> [Consignes]
1. Les affirmations suivantes concordent-elles avec l’article sur les effondrements à Cocody ? Répondez par oui ou non pour chacune, en citant exactement les mots décisifs de l’article.
(a) En juin 2010, deux immeubles ont été engloutis à la Riviera Bonoumin.
(b) Kobenan Bruno estime que le quartier est maudit.
(c) Le fils du propriétaire a donné sa version au sujet de la mention « à démolir ».
2. Résumez en deux phrases l’article sur les effondrements à Cocody.
3. Recopiez fidèlement le passage de l’article sur les effondrements à Cocody qui commence par « En juin 2010, deux » et se poursuit jusqu’à « écroulé à Cocody-Angré. ».

> [Document]
•••

En juin 2010, deux immeubles ont été également engloutis à la Riviera Bonoumin alors que la saison des pluies battait son plein. A l’époque des faits, les responsables de la mairie de Cocody ont lié l’inondation à des travaux publics. « Les canalisations sont étroites à cause des constructions anarchiques dans les ravins », accuse Gogoua Germain, agent au service technique. En mai dernier, un immeuble s’est aussi écroulé à Cocody-Angré.

Pourquoi ces incidents ont-ils lieu dans la même zone ? Le quartier est-il maudit? Kobenan Bruno, sous-directeur de l’urbanisme à la mairie de Cocody, rencontré hier sur le récent site sinistré, est convaincu du contraire. Il indexe plutôt la « mauvaise foi des constructeurs. » « Pour les quatre cas d’effondrement d’immeuble, les propriétaires n’avaient pas leurs documents de construction à jour. Souvent, ils ne payent pas les frais de l’architecte. Ce qui fait que le travail n’est pas bien mené », révèle-t-il. Pour le cas spécifique du carrefour Marie Rose Guiraud, le sous-directeur détaille qu’ « à la suite d’un contrôle, il était inscrit la mention ‘’à démolir’’. Mais elle a été effacée. Et ils ont poursuivi les travaux en fermant la devanture », se désole-t-il. Approché à nouveau pour recueillir sa version au sujet de la mention en question, le fils du propriétaire s’est refusé à tout commentaire. « Madame, laissez-moi », s’est-il emporté.

•••

Entrées de données extraites:
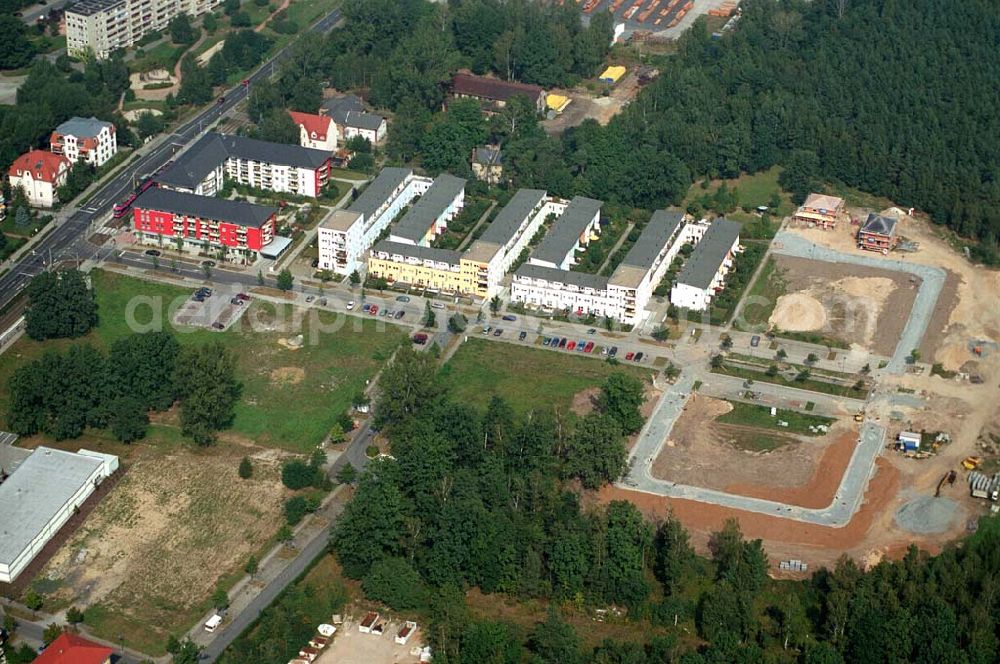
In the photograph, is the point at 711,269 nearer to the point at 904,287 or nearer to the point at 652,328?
the point at 652,328

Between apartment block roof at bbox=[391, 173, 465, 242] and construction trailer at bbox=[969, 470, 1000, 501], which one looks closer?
construction trailer at bbox=[969, 470, 1000, 501]

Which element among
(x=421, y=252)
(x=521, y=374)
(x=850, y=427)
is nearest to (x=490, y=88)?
(x=421, y=252)

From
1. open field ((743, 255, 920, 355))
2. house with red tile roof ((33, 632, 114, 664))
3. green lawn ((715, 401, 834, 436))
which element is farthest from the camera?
open field ((743, 255, 920, 355))

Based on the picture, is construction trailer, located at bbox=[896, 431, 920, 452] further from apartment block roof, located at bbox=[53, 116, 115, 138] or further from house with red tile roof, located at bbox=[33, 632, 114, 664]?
apartment block roof, located at bbox=[53, 116, 115, 138]

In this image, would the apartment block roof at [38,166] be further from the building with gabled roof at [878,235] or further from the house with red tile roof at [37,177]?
the building with gabled roof at [878,235]

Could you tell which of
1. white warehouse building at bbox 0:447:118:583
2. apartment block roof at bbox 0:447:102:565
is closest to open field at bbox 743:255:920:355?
white warehouse building at bbox 0:447:118:583

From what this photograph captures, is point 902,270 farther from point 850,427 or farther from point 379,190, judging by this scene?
point 379,190
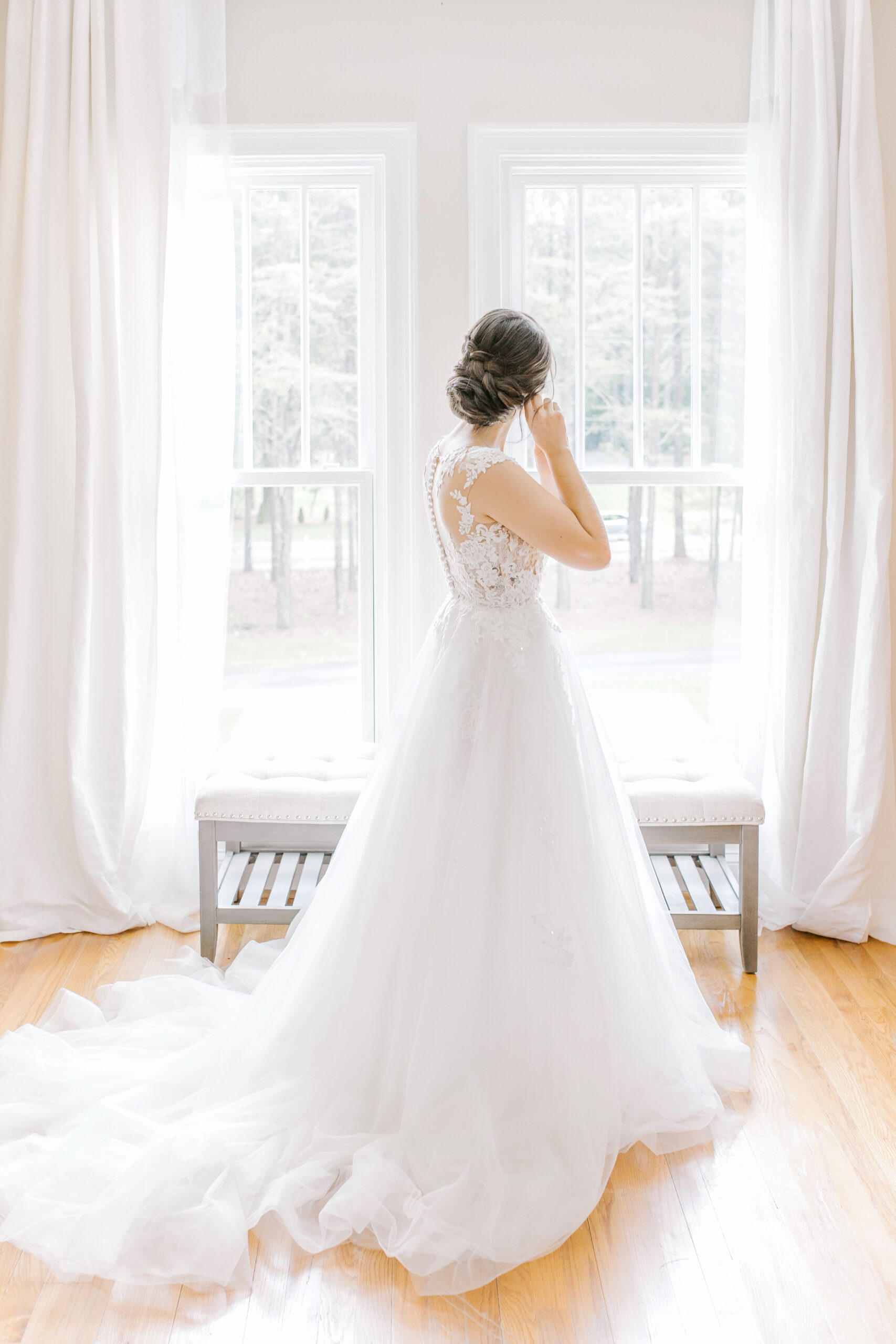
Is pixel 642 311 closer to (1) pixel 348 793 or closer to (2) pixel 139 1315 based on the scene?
(1) pixel 348 793

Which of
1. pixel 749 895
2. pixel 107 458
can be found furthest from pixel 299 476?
pixel 749 895

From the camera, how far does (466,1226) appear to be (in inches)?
70.5

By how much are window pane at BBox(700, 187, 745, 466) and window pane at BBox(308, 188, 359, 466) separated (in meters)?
1.13

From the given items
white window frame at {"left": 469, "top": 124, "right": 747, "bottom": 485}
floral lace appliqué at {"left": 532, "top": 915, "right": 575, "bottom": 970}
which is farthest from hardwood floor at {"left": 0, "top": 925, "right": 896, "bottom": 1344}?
white window frame at {"left": 469, "top": 124, "right": 747, "bottom": 485}

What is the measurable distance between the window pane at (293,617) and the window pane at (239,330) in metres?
0.15

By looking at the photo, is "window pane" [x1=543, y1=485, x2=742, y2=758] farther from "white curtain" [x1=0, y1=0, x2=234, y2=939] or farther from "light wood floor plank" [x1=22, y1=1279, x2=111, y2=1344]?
"light wood floor plank" [x1=22, y1=1279, x2=111, y2=1344]

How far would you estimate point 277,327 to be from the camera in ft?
11.4

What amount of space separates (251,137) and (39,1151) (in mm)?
2827

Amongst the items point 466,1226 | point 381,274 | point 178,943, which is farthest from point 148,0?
point 466,1226

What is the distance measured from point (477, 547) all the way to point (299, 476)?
148cm

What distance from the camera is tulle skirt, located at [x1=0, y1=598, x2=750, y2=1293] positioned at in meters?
1.81

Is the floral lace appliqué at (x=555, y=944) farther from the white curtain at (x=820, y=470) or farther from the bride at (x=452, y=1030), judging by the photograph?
the white curtain at (x=820, y=470)

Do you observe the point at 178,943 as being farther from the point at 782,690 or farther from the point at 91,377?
the point at 782,690

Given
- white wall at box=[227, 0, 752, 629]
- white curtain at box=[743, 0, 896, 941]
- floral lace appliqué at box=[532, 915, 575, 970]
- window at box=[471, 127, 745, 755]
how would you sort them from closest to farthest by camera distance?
floral lace appliqué at box=[532, 915, 575, 970], white curtain at box=[743, 0, 896, 941], white wall at box=[227, 0, 752, 629], window at box=[471, 127, 745, 755]
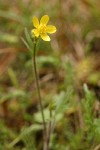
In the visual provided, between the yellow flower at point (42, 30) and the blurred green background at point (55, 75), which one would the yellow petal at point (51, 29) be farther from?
the blurred green background at point (55, 75)

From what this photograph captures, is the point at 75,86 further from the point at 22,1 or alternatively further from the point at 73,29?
the point at 22,1

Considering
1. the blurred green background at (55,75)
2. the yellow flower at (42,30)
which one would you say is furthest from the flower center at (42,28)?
the blurred green background at (55,75)

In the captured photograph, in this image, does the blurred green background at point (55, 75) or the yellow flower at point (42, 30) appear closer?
the yellow flower at point (42, 30)

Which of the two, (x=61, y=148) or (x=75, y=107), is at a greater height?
(x=75, y=107)

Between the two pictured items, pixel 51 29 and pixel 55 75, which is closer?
pixel 51 29

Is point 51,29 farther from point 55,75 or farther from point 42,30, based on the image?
point 55,75

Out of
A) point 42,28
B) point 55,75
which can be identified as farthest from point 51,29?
point 55,75

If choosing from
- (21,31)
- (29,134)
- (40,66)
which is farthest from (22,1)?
(29,134)

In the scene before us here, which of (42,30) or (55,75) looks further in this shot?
(55,75)
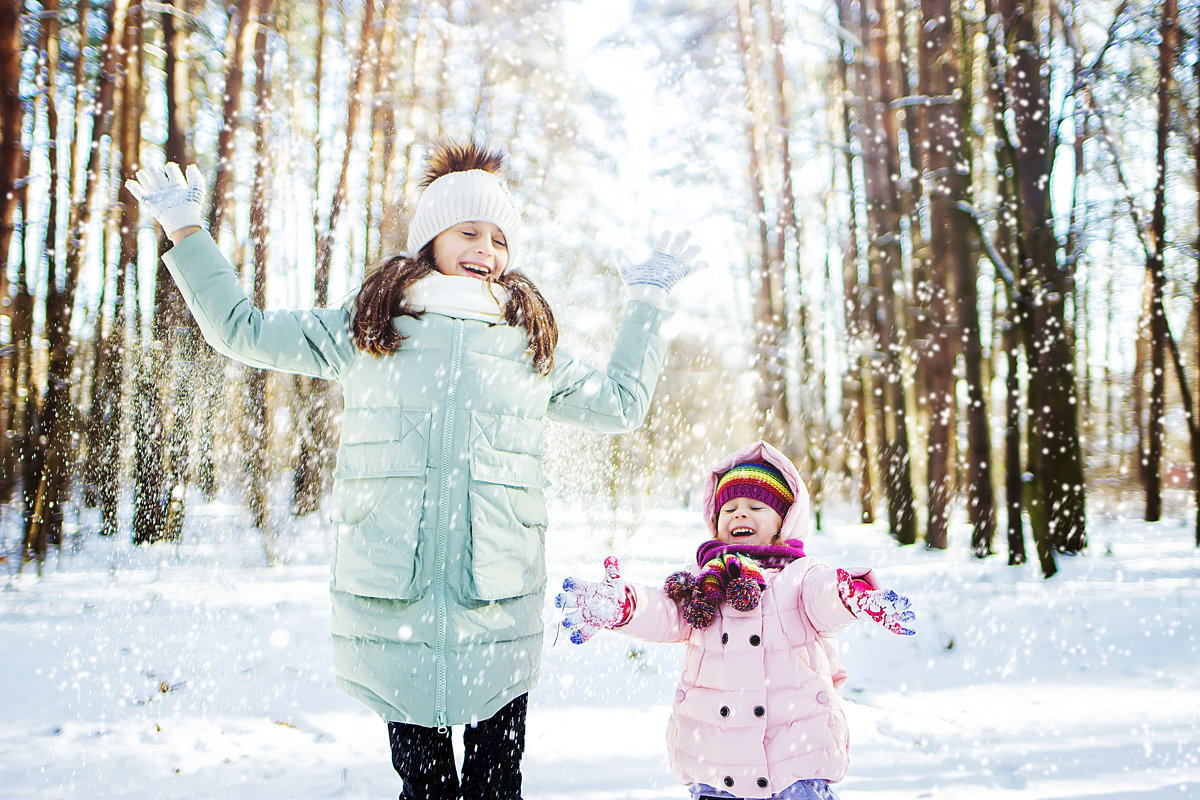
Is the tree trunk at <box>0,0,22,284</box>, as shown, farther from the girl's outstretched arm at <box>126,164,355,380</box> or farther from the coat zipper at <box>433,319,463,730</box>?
the coat zipper at <box>433,319,463,730</box>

•••

> [Réponses correctes]
1.
(a) Oui : « En juin 2010, deux immeubles ont été également engloutis à la Riviera Bonoumin »
(b) Non : « est convaincu du contraire »
(c) Non : « le fils du propriétaire s’est refusé à tout commentaire »

2. Des immeubles ont été engloutis ou se sont écroulés à Cocody, dont deux à la Riviera Bonoumin en juin 2010 et un à Cocody-Angré en mai dernier. Kobenan Bruno, sous-directeur de l’urbanisme à la mairie de Cocody, met en cause la mauvaise foi des constructeurs, dont les documents de construction n’étaient pas à jour et qui, souvent, ne payent pas les frais de l’architecte.

3.
En juin 2010, deux immeubles ont été également engloutis à la Riviera Bonoumin alors que la saison des pluies battait son plein. A l’époque des faits, les responsables de la mairie de Cocody ont lié l’inondation à des travaux publics. « Les canalisations sont étroites à cause des constructions anarchiques dans les ravins », accuse Gogoua Germain, agent au service technique. En mai dernier, un immeuble s’est aussi écroulé à Cocody-Angré.